Chondrocytes were subjected to the indicated concentrations of H₂O₂ for 4 hours. Figure 1A indicated that H₂O₂ dose dependently restricted chondrocyte viability. Moreover, the survival rate of chondrocytes in 0.5 mM H₂O₂ group decreased by ∼53.57% in comparison to the control, which suggested that 0.5 mM H₂O₂ had an extremely significant cytotoxicity (Figure 1A; P < .001). At 0.7, 1, and 1.5 mM H₂O₂, the cell survival rate was reduced by 60.7%, 71.4%, and 85.7% in comparison with the control, respectively (Figure 1A; P < .001). On the other hand, chondrocytes were incubated via 10 to 500 μM baicalin for 1 day, and Figure 1B showed that 10 to 100 μM baicalin exhibited little influence on cell viability, whereas 150 μM (P < .05), 200 μM (P < .01), or 500 μM (P < .001) baicalin significantly inhibited the viability of chondrocytes. Hence, 0.5 mM H₂O₂ and 100 μM baicalin were chosen for further analysis.

Figure 1.

Dose-dependent cytotoxicity of H₂O₂ and baicalin. Effects of H₂O₂ (A) and baicalin (B) at indicated concentrations on chondrocyte viability. *P < .05, **P < .01, and ***P < .001.
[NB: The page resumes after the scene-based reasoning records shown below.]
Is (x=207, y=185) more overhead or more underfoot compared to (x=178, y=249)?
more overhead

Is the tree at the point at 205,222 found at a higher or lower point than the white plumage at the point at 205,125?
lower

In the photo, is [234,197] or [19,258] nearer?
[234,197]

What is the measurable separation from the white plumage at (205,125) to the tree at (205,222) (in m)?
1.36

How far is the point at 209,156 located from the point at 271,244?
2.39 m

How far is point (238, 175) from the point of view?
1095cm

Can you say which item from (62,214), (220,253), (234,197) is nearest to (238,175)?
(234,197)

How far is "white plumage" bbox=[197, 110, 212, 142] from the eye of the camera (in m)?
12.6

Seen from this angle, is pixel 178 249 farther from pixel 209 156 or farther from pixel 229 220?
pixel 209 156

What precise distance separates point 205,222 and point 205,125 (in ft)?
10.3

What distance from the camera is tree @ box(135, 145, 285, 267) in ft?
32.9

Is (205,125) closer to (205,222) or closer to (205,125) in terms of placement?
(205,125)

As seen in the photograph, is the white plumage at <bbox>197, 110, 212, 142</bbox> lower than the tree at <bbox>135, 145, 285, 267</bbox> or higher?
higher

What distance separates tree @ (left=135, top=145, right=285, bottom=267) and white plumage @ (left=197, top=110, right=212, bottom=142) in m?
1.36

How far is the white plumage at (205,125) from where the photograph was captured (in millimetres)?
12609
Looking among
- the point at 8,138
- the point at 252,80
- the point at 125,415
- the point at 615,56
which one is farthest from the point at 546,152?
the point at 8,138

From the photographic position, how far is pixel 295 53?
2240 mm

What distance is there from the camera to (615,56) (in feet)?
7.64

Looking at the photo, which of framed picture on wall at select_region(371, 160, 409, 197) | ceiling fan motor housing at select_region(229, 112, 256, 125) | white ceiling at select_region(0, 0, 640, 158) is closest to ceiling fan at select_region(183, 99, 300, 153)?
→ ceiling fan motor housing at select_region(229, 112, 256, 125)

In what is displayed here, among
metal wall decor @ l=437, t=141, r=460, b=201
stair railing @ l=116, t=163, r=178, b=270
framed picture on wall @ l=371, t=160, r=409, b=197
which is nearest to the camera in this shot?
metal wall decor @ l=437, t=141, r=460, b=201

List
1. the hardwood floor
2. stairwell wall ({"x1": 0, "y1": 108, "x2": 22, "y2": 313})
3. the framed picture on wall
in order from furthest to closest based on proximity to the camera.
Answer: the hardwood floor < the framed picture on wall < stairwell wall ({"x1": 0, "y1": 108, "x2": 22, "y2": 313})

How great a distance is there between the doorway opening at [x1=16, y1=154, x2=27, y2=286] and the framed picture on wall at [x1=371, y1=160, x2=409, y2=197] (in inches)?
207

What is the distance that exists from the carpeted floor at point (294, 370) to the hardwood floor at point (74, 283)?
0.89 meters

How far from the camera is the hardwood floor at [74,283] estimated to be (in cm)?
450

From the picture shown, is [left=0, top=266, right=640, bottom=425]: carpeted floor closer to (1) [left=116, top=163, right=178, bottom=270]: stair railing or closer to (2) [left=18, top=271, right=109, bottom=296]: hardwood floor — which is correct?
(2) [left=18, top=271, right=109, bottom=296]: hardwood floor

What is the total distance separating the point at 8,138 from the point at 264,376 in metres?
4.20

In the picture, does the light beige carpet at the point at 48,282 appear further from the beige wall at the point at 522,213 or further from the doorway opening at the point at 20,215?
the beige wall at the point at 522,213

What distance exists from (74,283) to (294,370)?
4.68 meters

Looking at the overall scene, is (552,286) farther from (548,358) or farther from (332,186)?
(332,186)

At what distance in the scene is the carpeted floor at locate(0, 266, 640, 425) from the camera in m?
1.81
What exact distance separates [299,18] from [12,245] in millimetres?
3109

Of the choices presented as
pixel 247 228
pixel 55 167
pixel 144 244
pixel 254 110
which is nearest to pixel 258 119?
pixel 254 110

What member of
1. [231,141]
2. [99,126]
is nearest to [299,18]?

Baicalin Decreased Oxidative Stress After H₂O₂ Treatment

To analyze the effects of baicalin on H₂O₂-treated chondrocytes, chondrocytes were treated with 100 μM baicalin for 2 hours, followed by a 4-hour incubation of 0.5 mM H₂O₂. Figure 2A showed that the ROS level in H₂O₂ group was increased by 221.42% (P < .01) in comparison with the control, whereas baicalin pretreatment decreased the ROS level to 55.56% in comparison to the H₂O₂ group (P < .05).

Figure 2.

Baicalin inhibited H₂O₂-mediated oxidative stress. Reactive oxygen species level (A) and glutathione/oxidized glutathione (GSH/GSSG) ratio (B) in human osteoarthritis (OA) chondrocytes. *P < .05, **P < .01, and ***P < .001 in comparison with control, ^# P < .05 in comparison with H₂O₂ group.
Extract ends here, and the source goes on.